Distribution-based imputation is done when we split the example into multiple instances, each with a different value for the missing feature. It is assigned a weight corresponding to the estimated probability for the particular missing value and the weights sums up to 1.

For example: Split the 18 instances by Cost: 10 go down the <5Ł branch, 8 down the >5Ł branch. So when  we get an instance without Cost, the classification for <5Ł happened 10/18 times and the classification for >5Ł, 8/18 times. We can say that ‘Buy 5’ has 5/9 ‘votes’ and ‘Don’t buy’ 4/9 ‘votes’. So, instead of having a single class assigned to an example, we have more classes and each class has a certain probability. Most likely, we will choose as correct the class with the highest probability.

Tree pruning:

Tree pruning is done in order to obtain smaller trees and avoid over-fitting (the algorithm tries to classify the training data so well and it becomes too specific to correctly classify the test data).

Pruning can be done in two ways: pre-pruning and post-pruning. With pre-pruning we stop building the tree when the attributes are irrelevant. It is harder to perform, but faster. When post-pruning we build the entire tree and remove certain branches. We can do this by either using sub-tree raising or sub-tree replacement.

C4.5 algorithm performs sub-tree replacement. This means that a sub=tree is replaced by a leaf if it reduces the classification error.

We estimate error rate as follows: suppose a node classifies N instances with E errors. Then, the actual error rate on new cases usually higher than E/N.

One way of estimating the error rate is by splitting the training set and estimate errors according to the instances not used for training. Another way is by performing pessimistic pruning (we increases the number of errors observed at each node). We base our increase on the error rate on training set, number of instances convered by node and confidence level. If the combined error for a set of branches is higher than the parent, prune them.

Example of tree pruning using pessimistic pruning:

The advantages of the C4.5 are:

•  Builds models that can be easily interpreted

•  Easy to implement

•  Can use both categorical and continuous values

•  Deals with noise

•   Small variation in data can lead to different decision trees (especially when the variables are close to each other in value)
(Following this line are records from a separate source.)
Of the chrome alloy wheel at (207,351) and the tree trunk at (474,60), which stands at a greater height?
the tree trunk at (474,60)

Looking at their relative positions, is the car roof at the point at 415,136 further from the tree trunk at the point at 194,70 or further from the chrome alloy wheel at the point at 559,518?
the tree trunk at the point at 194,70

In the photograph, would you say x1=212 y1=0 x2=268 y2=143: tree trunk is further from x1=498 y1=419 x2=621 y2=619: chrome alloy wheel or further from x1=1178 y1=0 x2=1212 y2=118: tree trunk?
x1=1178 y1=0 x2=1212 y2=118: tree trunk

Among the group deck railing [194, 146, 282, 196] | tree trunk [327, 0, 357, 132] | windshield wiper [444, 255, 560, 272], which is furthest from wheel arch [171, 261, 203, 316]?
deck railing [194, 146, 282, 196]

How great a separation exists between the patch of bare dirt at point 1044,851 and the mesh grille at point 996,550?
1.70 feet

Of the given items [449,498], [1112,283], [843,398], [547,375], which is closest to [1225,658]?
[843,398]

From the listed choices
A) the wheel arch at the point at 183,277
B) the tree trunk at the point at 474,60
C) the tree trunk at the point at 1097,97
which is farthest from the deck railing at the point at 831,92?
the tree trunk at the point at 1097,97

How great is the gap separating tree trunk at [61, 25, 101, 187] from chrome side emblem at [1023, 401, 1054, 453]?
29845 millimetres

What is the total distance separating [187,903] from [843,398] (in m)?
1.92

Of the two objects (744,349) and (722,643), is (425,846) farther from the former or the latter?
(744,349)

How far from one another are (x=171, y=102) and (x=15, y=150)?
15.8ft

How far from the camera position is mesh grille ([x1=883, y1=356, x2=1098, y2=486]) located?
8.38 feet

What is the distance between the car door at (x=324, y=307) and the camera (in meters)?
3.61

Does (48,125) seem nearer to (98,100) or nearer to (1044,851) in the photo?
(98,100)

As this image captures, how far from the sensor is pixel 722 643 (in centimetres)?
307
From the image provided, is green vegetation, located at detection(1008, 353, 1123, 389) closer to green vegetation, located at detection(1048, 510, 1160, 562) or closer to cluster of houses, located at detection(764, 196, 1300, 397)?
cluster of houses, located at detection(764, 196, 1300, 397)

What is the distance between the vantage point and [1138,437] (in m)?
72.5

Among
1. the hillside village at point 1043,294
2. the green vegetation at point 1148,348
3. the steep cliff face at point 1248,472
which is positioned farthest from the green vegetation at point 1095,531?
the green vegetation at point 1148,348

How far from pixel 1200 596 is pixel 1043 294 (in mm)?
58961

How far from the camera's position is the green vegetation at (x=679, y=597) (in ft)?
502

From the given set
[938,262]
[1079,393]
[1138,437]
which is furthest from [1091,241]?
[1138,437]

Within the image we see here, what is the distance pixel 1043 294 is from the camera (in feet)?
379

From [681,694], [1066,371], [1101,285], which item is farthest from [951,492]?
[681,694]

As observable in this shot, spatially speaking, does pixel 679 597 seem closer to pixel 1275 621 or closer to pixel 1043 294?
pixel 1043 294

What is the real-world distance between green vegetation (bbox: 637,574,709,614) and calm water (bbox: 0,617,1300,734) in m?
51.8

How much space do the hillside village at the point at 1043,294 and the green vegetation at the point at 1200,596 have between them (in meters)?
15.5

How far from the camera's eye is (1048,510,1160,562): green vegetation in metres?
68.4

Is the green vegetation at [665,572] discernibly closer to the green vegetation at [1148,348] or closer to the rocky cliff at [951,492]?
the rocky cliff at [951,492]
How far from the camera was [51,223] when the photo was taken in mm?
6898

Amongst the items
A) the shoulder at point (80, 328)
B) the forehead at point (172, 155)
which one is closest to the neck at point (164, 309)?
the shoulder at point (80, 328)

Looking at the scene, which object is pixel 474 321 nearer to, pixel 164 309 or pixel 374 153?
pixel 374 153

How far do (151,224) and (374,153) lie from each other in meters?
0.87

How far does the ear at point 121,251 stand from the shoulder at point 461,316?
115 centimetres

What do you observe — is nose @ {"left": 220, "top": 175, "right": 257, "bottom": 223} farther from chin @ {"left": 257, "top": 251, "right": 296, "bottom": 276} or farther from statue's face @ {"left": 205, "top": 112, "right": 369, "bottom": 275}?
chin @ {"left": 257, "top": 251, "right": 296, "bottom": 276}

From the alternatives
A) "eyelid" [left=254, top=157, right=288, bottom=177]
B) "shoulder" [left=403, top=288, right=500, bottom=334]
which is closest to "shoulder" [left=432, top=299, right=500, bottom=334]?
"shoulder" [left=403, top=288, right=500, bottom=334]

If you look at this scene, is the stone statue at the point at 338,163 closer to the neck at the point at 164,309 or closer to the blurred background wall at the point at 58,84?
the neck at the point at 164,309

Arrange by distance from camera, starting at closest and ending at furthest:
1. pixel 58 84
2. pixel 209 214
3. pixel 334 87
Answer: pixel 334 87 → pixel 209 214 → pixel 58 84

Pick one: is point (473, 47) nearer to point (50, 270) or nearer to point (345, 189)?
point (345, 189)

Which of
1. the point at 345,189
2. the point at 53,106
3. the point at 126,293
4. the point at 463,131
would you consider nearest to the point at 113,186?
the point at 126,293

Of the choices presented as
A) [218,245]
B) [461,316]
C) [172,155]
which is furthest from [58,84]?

•  Does not work very well on a small training set

Conclusion

C4.5 is used in classification problems and it is the most used algorithm for builing DT.

It is suitable for real world problems as it deals with numeric attributes and missing values. The algorithm can be used for building smaller or larger, more accurate decision trees and the algorithm is quite time efficient.

Compared to ID3, C4.5 performs by default a tree pruning process, which leads to smaller trees, more simple rules and more intutive interpretations.